“When we treat man as he is, we make him worse than he is. When we treat him as if he already were what he potentially could be, we make him what he should be.”
– Johann Wolfgang van Goethe
Being ‘remarkable’ is a choice we make daily, over and over again. In almost every situation we face, we have a choice. We can be more connected, more generous, more innovative. Or we can be more standard, more selfish, more rigid.
‘Being remarkable’ refers to a mindset you cultivate. It seeks to respond to any given situation in a way that is as positively exceptional as it could be. It asks us a most compelling question: are you going to imitate or are you going to create?
Why it’s important to create an environment that cultivates remarkable mindsets
We are all leaders in our own right. Whether it be a leader within work, home, or even just one of your own life. We all have the ability to create environments of remarkable mindsets or ones of mediocrity.
But sustaining remarkable mindsets generally requires a supportive environment. It’s harder to be remarkable when the environment is saturated in mediocrity. Here, qualities like resourcefulness, risk-taking, and humanity are frowned upon. In other words, we find the remarkable within, and through, each other. Likewise, we find unremarkable and ordinary, in and through each other too.
How do you make your environment a remarkable environment?
There are many conditions that support remarkable mindsets but the two most prominent ones are safety and belief.
Educational psychologist Benjamin Bloom studied 120 world-class pianists, sculptures, tennis players, mathematicians, swimmers, and neurologists. His research revealed that for most of the group their first teachers were warm, nurturing, and created an environment of trust. This enabled them to live and explore what was possible through effort. They were not judged but rather, encouraged. The teacher created a safe environment that enabled remarkable choices over survival.
Creating Psychological Safety
The term ‘psychological safety’ has received a growing amount of attention over the past two decades. Simply put, psychological safety makes it possible for people to share ideas, ask for help, and take moderate risks. It allows people to do this because there is no fear of rejection, embarrassment, or punishment. This means that people don’t have to choose ‘safe or easy’ over what’s right and possibly unreasonable, but innovative. When we create compliant environments, we are definitely going to see a scarcity of remarkable choices. Remarkable mindsets flourish in spaces where we feel permission to simply be. This is one reason why organisations must spend time deliberating their workplace culture, contemplating whether the culture fosters autonomy and engagement or compliance and avoidance. In today’s world, the organisation whose people choose ‘remarkable responses’ will certainly trump those whose people nod yes externally, and internally say no.
Creating Belief
Some rather hair-raising social science experiments revealed that when a teacher believes a student is capable and resourceful, the student moves in a direction that makes the belief possible and achievable. But when they believe that the student is incapable, unintelligent, and dependent, then the student fulfils this prophecy.
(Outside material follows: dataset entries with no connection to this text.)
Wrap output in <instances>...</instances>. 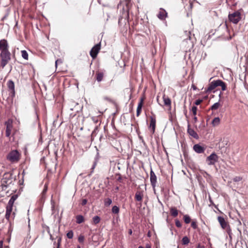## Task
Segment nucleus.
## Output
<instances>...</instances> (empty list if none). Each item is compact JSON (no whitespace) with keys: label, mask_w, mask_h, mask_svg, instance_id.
<instances>
[{"label":"nucleus","mask_w":248,"mask_h":248,"mask_svg":"<svg viewBox=\"0 0 248 248\" xmlns=\"http://www.w3.org/2000/svg\"><path fill=\"white\" fill-rule=\"evenodd\" d=\"M218 86H220L222 91L226 90V83L220 79H218Z\"/></svg>","instance_id":"4be33fe9"},{"label":"nucleus","mask_w":248,"mask_h":248,"mask_svg":"<svg viewBox=\"0 0 248 248\" xmlns=\"http://www.w3.org/2000/svg\"><path fill=\"white\" fill-rule=\"evenodd\" d=\"M10 215H11V214L10 213H7L6 212V214H5V218L7 220H9V218H10Z\"/></svg>","instance_id":"79ce46f5"},{"label":"nucleus","mask_w":248,"mask_h":248,"mask_svg":"<svg viewBox=\"0 0 248 248\" xmlns=\"http://www.w3.org/2000/svg\"><path fill=\"white\" fill-rule=\"evenodd\" d=\"M12 210H13V207H10V206L9 207V206H7L6 212L7 213L11 214Z\"/></svg>","instance_id":"72a5a7b5"},{"label":"nucleus","mask_w":248,"mask_h":248,"mask_svg":"<svg viewBox=\"0 0 248 248\" xmlns=\"http://www.w3.org/2000/svg\"><path fill=\"white\" fill-rule=\"evenodd\" d=\"M12 127L13 126H12V124H7L6 129V137H10V136L11 135Z\"/></svg>","instance_id":"6ab92c4d"},{"label":"nucleus","mask_w":248,"mask_h":248,"mask_svg":"<svg viewBox=\"0 0 248 248\" xmlns=\"http://www.w3.org/2000/svg\"><path fill=\"white\" fill-rule=\"evenodd\" d=\"M87 202V200L86 199H83L82 201L81 204L82 205H85V204H86Z\"/></svg>","instance_id":"c03bdc74"},{"label":"nucleus","mask_w":248,"mask_h":248,"mask_svg":"<svg viewBox=\"0 0 248 248\" xmlns=\"http://www.w3.org/2000/svg\"><path fill=\"white\" fill-rule=\"evenodd\" d=\"M143 99L141 98L137 108V116H139L141 112V108L143 106Z\"/></svg>","instance_id":"f3484780"},{"label":"nucleus","mask_w":248,"mask_h":248,"mask_svg":"<svg viewBox=\"0 0 248 248\" xmlns=\"http://www.w3.org/2000/svg\"><path fill=\"white\" fill-rule=\"evenodd\" d=\"M96 161H94L93 162V164L91 168V170H92L91 173H92L93 172V170L95 168V167H96Z\"/></svg>","instance_id":"ea45409f"},{"label":"nucleus","mask_w":248,"mask_h":248,"mask_svg":"<svg viewBox=\"0 0 248 248\" xmlns=\"http://www.w3.org/2000/svg\"><path fill=\"white\" fill-rule=\"evenodd\" d=\"M217 155L213 153L207 157L206 161L208 165H213L217 161Z\"/></svg>","instance_id":"39448f33"},{"label":"nucleus","mask_w":248,"mask_h":248,"mask_svg":"<svg viewBox=\"0 0 248 248\" xmlns=\"http://www.w3.org/2000/svg\"><path fill=\"white\" fill-rule=\"evenodd\" d=\"M221 104L219 102H217L214 104L211 107V109L212 110H215L217 109L220 107H221Z\"/></svg>","instance_id":"393cba45"},{"label":"nucleus","mask_w":248,"mask_h":248,"mask_svg":"<svg viewBox=\"0 0 248 248\" xmlns=\"http://www.w3.org/2000/svg\"><path fill=\"white\" fill-rule=\"evenodd\" d=\"M156 180H157L156 176L155 173L153 171V170H151V171H150V182H151V185L154 190H155V188L156 186Z\"/></svg>","instance_id":"1a4fd4ad"},{"label":"nucleus","mask_w":248,"mask_h":248,"mask_svg":"<svg viewBox=\"0 0 248 248\" xmlns=\"http://www.w3.org/2000/svg\"><path fill=\"white\" fill-rule=\"evenodd\" d=\"M187 133L189 135L195 139H197L199 138L197 133L193 129L190 128L189 124H188L187 126Z\"/></svg>","instance_id":"ddd939ff"},{"label":"nucleus","mask_w":248,"mask_h":248,"mask_svg":"<svg viewBox=\"0 0 248 248\" xmlns=\"http://www.w3.org/2000/svg\"><path fill=\"white\" fill-rule=\"evenodd\" d=\"M193 119H194V122H195V123H196V122H197V120H197V117L195 116V117H194Z\"/></svg>","instance_id":"09e8293b"},{"label":"nucleus","mask_w":248,"mask_h":248,"mask_svg":"<svg viewBox=\"0 0 248 248\" xmlns=\"http://www.w3.org/2000/svg\"><path fill=\"white\" fill-rule=\"evenodd\" d=\"M191 227L193 229H196L197 228V222L196 221H193L191 223Z\"/></svg>","instance_id":"58836bf2"},{"label":"nucleus","mask_w":248,"mask_h":248,"mask_svg":"<svg viewBox=\"0 0 248 248\" xmlns=\"http://www.w3.org/2000/svg\"><path fill=\"white\" fill-rule=\"evenodd\" d=\"M218 86V80L212 81L209 84L207 92H211Z\"/></svg>","instance_id":"f8f14e48"},{"label":"nucleus","mask_w":248,"mask_h":248,"mask_svg":"<svg viewBox=\"0 0 248 248\" xmlns=\"http://www.w3.org/2000/svg\"><path fill=\"white\" fill-rule=\"evenodd\" d=\"M230 22L233 24H237L241 19V14L238 11H235L233 13L230 14L228 16Z\"/></svg>","instance_id":"7ed1b4c3"},{"label":"nucleus","mask_w":248,"mask_h":248,"mask_svg":"<svg viewBox=\"0 0 248 248\" xmlns=\"http://www.w3.org/2000/svg\"><path fill=\"white\" fill-rule=\"evenodd\" d=\"M151 248V247L150 245H149V244H147V245H146V248Z\"/></svg>","instance_id":"8fccbe9b"},{"label":"nucleus","mask_w":248,"mask_h":248,"mask_svg":"<svg viewBox=\"0 0 248 248\" xmlns=\"http://www.w3.org/2000/svg\"><path fill=\"white\" fill-rule=\"evenodd\" d=\"M129 234H132V230H129Z\"/></svg>","instance_id":"3c124183"},{"label":"nucleus","mask_w":248,"mask_h":248,"mask_svg":"<svg viewBox=\"0 0 248 248\" xmlns=\"http://www.w3.org/2000/svg\"><path fill=\"white\" fill-rule=\"evenodd\" d=\"M242 180V177L240 176H236L233 179V180L234 182H239Z\"/></svg>","instance_id":"4c0bfd02"},{"label":"nucleus","mask_w":248,"mask_h":248,"mask_svg":"<svg viewBox=\"0 0 248 248\" xmlns=\"http://www.w3.org/2000/svg\"><path fill=\"white\" fill-rule=\"evenodd\" d=\"M175 225L178 228H180L182 226L181 223L178 219L175 220Z\"/></svg>","instance_id":"e433bc0d"},{"label":"nucleus","mask_w":248,"mask_h":248,"mask_svg":"<svg viewBox=\"0 0 248 248\" xmlns=\"http://www.w3.org/2000/svg\"><path fill=\"white\" fill-rule=\"evenodd\" d=\"M67 237L69 239H72L73 237V232L72 231H69L66 234Z\"/></svg>","instance_id":"2f4dec72"},{"label":"nucleus","mask_w":248,"mask_h":248,"mask_svg":"<svg viewBox=\"0 0 248 248\" xmlns=\"http://www.w3.org/2000/svg\"><path fill=\"white\" fill-rule=\"evenodd\" d=\"M8 91L10 92V95L13 98L15 96V84L13 81L9 80L7 83Z\"/></svg>","instance_id":"423d86ee"},{"label":"nucleus","mask_w":248,"mask_h":248,"mask_svg":"<svg viewBox=\"0 0 248 248\" xmlns=\"http://www.w3.org/2000/svg\"><path fill=\"white\" fill-rule=\"evenodd\" d=\"M170 213L171 215L173 217H177L178 214V211L175 207L170 208Z\"/></svg>","instance_id":"412c9836"},{"label":"nucleus","mask_w":248,"mask_h":248,"mask_svg":"<svg viewBox=\"0 0 248 248\" xmlns=\"http://www.w3.org/2000/svg\"><path fill=\"white\" fill-rule=\"evenodd\" d=\"M196 88L195 87H193V89L196 90Z\"/></svg>","instance_id":"13d9d810"},{"label":"nucleus","mask_w":248,"mask_h":248,"mask_svg":"<svg viewBox=\"0 0 248 248\" xmlns=\"http://www.w3.org/2000/svg\"><path fill=\"white\" fill-rule=\"evenodd\" d=\"M78 240L79 243H83L84 240V237L83 235H80L78 238Z\"/></svg>","instance_id":"c9c22d12"},{"label":"nucleus","mask_w":248,"mask_h":248,"mask_svg":"<svg viewBox=\"0 0 248 248\" xmlns=\"http://www.w3.org/2000/svg\"><path fill=\"white\" fill-rule=\"evenodd\" d=\"M138 248H144L143 247H142V246H140V247H139Z\"/></svg>","instance_id":"4d7b16f0"},{"label":"nucleus","mask_w":248,"mask_h":248,"mask_svg":"<svg viewBox=\"0 0 248 248\" xmlns=\"http://www.w3.org/2000/svg\"><path fill=\"white\" fill-rule=\"evenodd\" d=\"M112 203V200L110 198H106L104 200V205L105 206H108Z\"/></svg>","instance_id":"a878e982"},{"label":"nucleus","mask_w":248,"mask_h":248,"mask_svg":"<svg viewBox=\"0 0 248 248\" xmlns=\"http://www.w3.org/2000/svg\"><path fill=\"white\" fill-rule=\"evenodd\" d=\"M119 210V208L117 206H114L112 208V212L114 214H118Z\"/></svg>","instance_id":"7c9ffc66"},{"label":"nucleus","mask_w":248,"mask_h":248,"mask_svg":"<svg viewBox=\"0 0 248 248\" xmlns=\"http://www.w3.org/2000/svg\"><path fill=\"white\" fill-rule=\"evenodd\" d=\"M202 102V100H201V99L196 100V101L195 102V104L196 105H199Z\"/></svg>","instance_id":"a19ab883"},{"label":"nucleus","mask_w":248,"mask_h":248,"mask_svg":"<svg viewBox=\"0 0 248 248\" xmlns=\"http://www.w3.org/2000/svg\"><path fill=\"white\" fill-rule=\"evenodd\" d=\"M184 220L186 224H188L190 222L191 218L188 215H185L184 216Z\"/></svg>","instance_id":"cd10ccee"},{"label":"nucleus","mask_w":248,"mask_h":248,"mask_svg":"<svg viewBox=\"0 0 248 248\" xmlns=\"http://www.w3.org/2000/svg\"><path fill=\"white\" fill-rule=\"evenodd\" d=\"M92 120L94 124H97L99 122L98 118L97 117H92Z\"/></svg>","instance_id":"f704fd0d"},{"label":"nucleus","mask_w":248,"mask_h":248,"mask_svg":"<svg viewBox=\"0 0 248 248\" xmlns=\"http://www.w3.org/2000/svg\"><path fill=\"white\" fill-rule=\"evenodd\" d=\"M197 248H205L204 246H201L200 244H199L197 247Z\"/></svg>","instance_id":"49530a36"},{"label":"nucleus","mask_w":248,"mask_h":248,"mask_svg":"<svg viewBox=\"0 0 248 248\" xmlns=\"http://www.w3.org/2000/svg\"><path fill=\"white\" fill-rule=\"evenodd\" d=\"M61 241V238H59V239L58 240V243H57V246L56 248H60Z\"/></svg>","instance_id":"37998d69"},{"label":"nucleus","mask_w":248,"mask_h":248,"mask_svg":"<svg viewBox=\"0 0 248 248\" xmlns=\"http://www.w3.org/2000/svg\"><path fill=\"white\" fill-rule=\"evenodd\" d=\"M197 108L196 106H193L191 108V111L194 115L197 114Z\"/></svg>","instance_id":"473e14b6"},{"label":"nucleus","mask_w":248,"mask_h":248,"mask_svg":"<svg viewBox=\"0 0 248 248\" xmlns=\"http://www.w3.org/2000/svg\"><path fill=\"white\" fill-rule=\"evenodd\" d=\"M6 174H7L6 173H5V174H4V178H3V180H4V179H6V177H5V176L6 175Z\"/></svg>","instance_id":"864d4df0"},{"label":"nucleus","mask_w":248,"mask_h":248,"mask_svg":"<svg viewBox=\"0 0 248 248\" xmlns=\"http://www.w3.org/2000/svg\"><path fill=\"white\" fill-rule=\"evenodd\" d=\"M116 190H118L119 189V187L117 186L115 188Z\"/></svg>","instance_id":"5fc2aeb1"},{"label":"nucleus","mask_w":248,"mask_h":248,"mask_svg":"<svg viewBox=\"0 0 248 248\" xmlns=\"http://www.w3.org/2000/svg\"><path fill=\"white\" fill-rule=\"evenodd\" d=\"M143 197V193L142 191H137L135 194V200L138 202H141Z\"/></svg>","instance_id":"2eb2a0df"},{"label":"nucleus","mask_w":248,"mask_h":248,"mask_svg":"<svg viewBox=\"0 0 248 248\" xmlns=\"http://www.w3.org/2000/svg\"><path fill=\"white\" fill-rule=\"evenodd\" d=\"M11 53L9 50L2 51L0 54L1 58V66L3 68L11 59Z\"/></svg>","instance_id":"f03ea898"},{"label":"nucleus","mask_w":248,"mask_h":248,"mask_svg":"<svg viewBox=\"0 0 248 248\" xmlns=\"http://www.w3.org/2000/svg\"><path fill=\"white\" fill-rule=\"evenodd\" d=\"M150 127H151L153 130V132L154 133L155 128L156 120L155 117H150Z\"/></svg>","instance_id":"4468645a"},{"label":"nucleus","mask_w":248,"mask_h":248,"mask_svg":"<svg viewBox=\"0 0 248 248\" xmlns=\"http://www.w3.org/2000/svg\"><path fill=\"white\" fill-rule=\"evenodd\" d=\"M163 101L164 105L166 106H168L170 108L171 106V100L168 97L166 96L165 95H164L163 97Z\"/></svg>","instance_id":"a211bd4d"},{"label":"nucleus","mask_w":248,"mask_h":248,"mask_svg":"<svg viewBox=\"0 0 248 248\" xmlns=\"http://www.w3.org/2000/svg\"><path fill=\"white\" fill-rule=\"evenodd\" d=\"M9 45L7 41L5 39L0 40V50L1 52L9 50Z\"/></svg>","instance_id":"6e6552de"},{"label":"nucleus","mask_w":248,"mask_h":248,"mask_svg":"<svg viewBox=\"0 0 248 248\" xmlns=\"http://www.w3.org/2000/svg\"><path fill=\"white\" fill-rule=\"evenodd\" d=\"M20 154L17 150L11 151L7 155V159L12 163L17 162L20 159Z\"/></svg>","instance_id":"f257e3e1"},{"label":"nucleus","mask_w":248,"mask_h":248,"mask_svg":"<svg viewBox=\"0 0 248 248\" xmlns=\"http://www.w3.org/2000/svg\"><path fill=\"white\" fill-rule=\"evenodd\" d=\"M58 62H59V60H56V62H55V65H56V66H57V64H58Z\"/></svg>","instance_id":"603ef678"},{"label":"nucleus","mask_w":248,"mask_h":248,"mask_svg":"<svg viewBox=\"0 0 248 248\" xmlns=\"http://www.w3.org/2000/svg\"><path fill=\"white\" fill-rule=\"evenodd\" d=\"M209 201L211 204H213L214 206H215L216 207V205L213 203V201L211 200V198H209Z\"/></svg>","instance_id":"a18cd8bd"},{"label":"nucleus","mask_w":248,"mask_h":248,"mask_svg":"<svg viewBox=\"0 0 248 248\" xmlns=\"http://www.w3.org/2000/svg\"><path fill=\"white\" fill-rule=\"evenodd\" d=\"M93 221L94 224H97L99 223L100 221V218L99 216H96L93 218Z\"/></svg>","instance_id":"c85d7f7f"},{"label":"nucleus","mask_w":248,"mask_h":248,"mask_svg":"<svg viewBox=\"0 0 248 248\" xmlns=\"http://www.w3.org/2000/svg\"><path fill=\"white\" fill-rule=\"evenodd\" d=\"M84 221V217L82 215H78L76 217V222L78 224H80Z\"/></svg>","instance_id":"5701e85b"},{"label":"nucleus","mask_w":248,"mask_h":248,"mask_svg":"<svg viewBox=\"0 0 248 248\" xmlns=\"http://www.w3.org/2000/svg\"><path fill=\"white\" fill-rule=\"evenodd\" d=\"M219 123H220V119L219 117L215 118L212 122V124L214 126L218 125L219 124Z\"/></svg>","instance_id":"b1692460"},{"label":"nucleus","mask_w":248,"mask_h":248,"mask_svg":"<svg viewBox=\"0 0 248 248\" xmlns=\"http://www.w3.org/2000/svg\"><path fill=\"white\" fill-rule=\"evenodd\" d=\"M218 221L219 222L221 228L223 229L226 230L229 235H230L231 233V230L230 229V226L227 221H226L224 218L223 217H217Z\"/></svg>","instance_id":"20e7f679"},{"label":"nucleus","mask_w":248,"mask_h":248,"mask_svg":"<svg viewBox=\"0 0 248 248\" xmlns=\"http://www.w3.org/2000/svg\"><path fill=\"white\" fill-rule=\"evenodd\" d=\"M21 55H22V58L26 60H28V54L26 50H23L21 51Z\"/></svg>","instance_id":"bb28decb"},{"label":"nucleus","mask_w":248,"mask_h":248,"mask_svg":"<svg viewBox=\"0 0 248 248\" xmlns=\"http://www.w3.org/2000/svg\"><path fill=\"white\" fill-rule=\"evenodd\" d=\"M168 13L166 10L162 8H160V11L157 15V17L161 20H164L166 19Z\"/></svg>","instance_id":"9d476101"},{"label":"nucleus","mask_w":248,"mask_h":248,"mask_svg":"<svg viewBox=\"0 0 248 248\" xmlns=\"http://www.w3.org/2000/svg\"><path fill=\"white\" fill-rule=\"evenodd\" d=\"M104 73L103 72L96 73V79L98 82L101 81L104 78Z\"/></svg>","instance_id":"aec40b11"},{"label":"nucleus","mask_w":248,"mask_h":248,"mask_svg":"<svg viewBox=\"0 0 248 248\" xmlns=\"http://www.w3.org/2000/svg\"><path fill=\"white\" fill-rule=\"evenodd\" d=\"M0 248H3V241H0Z\"/></svg>","instance_id":"de8ad7c7"},{"label":"nucleus","mask_w":248,"mask_h":248,"mask_svg":"<svg viewBox=\"0 0 248 248\" xmlns=\"http://www.w3.org/2000/svg\"><path fill=\"white\" fill-rule=\"evenodd\" d=\"M100 48L101 45L100 43L96 44L92 48L90 53L91 56L93 59H95L96 57L97 54L98 53Z\"/></svg>","instance_id":"0eeeda50"},{"label":"nucleus","mask_w":248,"mask_h":248,"mask_svg":"<svg viewBox=\"0 0 248 248\" xmlns=\"http://www.w3.org/2000/svg\"><path fill=\"white\" fill-rule=\"evenodd\" d=\"M189 243V239L187 236H184L182 239V244L183 245H187Z\"/></svg>","instance_id":"c756f323"},{"label":"nucleus","mask_w":248,"mask_h":248,"mask_svg":"<svg viewBox=\"0 0 248 248\" xmlns=\"http://www.w3.org/2000/svg\"><path fill=\"white\" fill-rule=\"evenodd\" d=\"M46 187L44 189L43 192H45V191H46Z\"/></svg>","instance_id":"6e6d98bb"},{"label":"nucleus","mask_w":248,"mask_h":248,"mask_svg":"<svg viewBox=\"0 0 248 248\" xmlns=\"http://www.w3.org/2000/svg\"><path fill=\"white\" fill-rule=\"evenodd\" d=\"M17 195H13L11 198H10V200L9 201L7 205L8 206L13 207L14 203L15 201L17 199Z\"/></svg>","instance_id":"dca6fc26"},{"label":"nucleus","mask_w":248,"mask_h":248,"mask_svg":"<svg viewBox=\"0 0 248 248\" xmlns=\"http://www.w3.org/2000/svg\"><path fill=\"white\" fill-rule=\"evenodd\" d=\"M205 149L203 147L201 146L198 144H195L193 146V150L195 152L198 154H201L203 153L205 151Z\"/></svg>","instance_id":"9b49d317"}]
</instances>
Such research is unsettling. It highlights how your response and attitude to others impacts how they show up. Whenever you or I make a huge judgment call like, ‘I am surrounded by idiots’ (ala Scar in Lion King), we’re actually pronouncing a judgment on ourselves. The starting quote by Goethe brings this point home beautifully. When we see people having the potential to show up in remarkable ways, treating them in this manner and communicating this, they are more likely to do so.
We need to remember that a remarkable mindset is an authentic choice. What this response looks like might differ from person to person. But it’s always the choice to push against default mediocrity. That’s what we need and want. Supporting people to be remarkable is not the command for them to do things the way you want them done. When people feel and know that you believe they can step up, they tend to do so. But in ways that are true to them. They live out their potential.
Being remarkable ties into the power of a growth mindset and how it plays a key role in our ability to learn, grow, and excel. Whereas a fixed mindset, one that is rigid and unwilling to be pushed or challenged, literally stops itself from developing further.
If you haven’t yet, I recommend you read the compelling blog we wrote about how to get a growth mindset and why it will change your life forever.
So, in summary: I am accountable for my remarkable mindset, and the remarkable mindset of others. Hmm – not sure I like that. But think what’s possible when I take accountability for both and create environments that produce what the world desperately needs – remarkable people.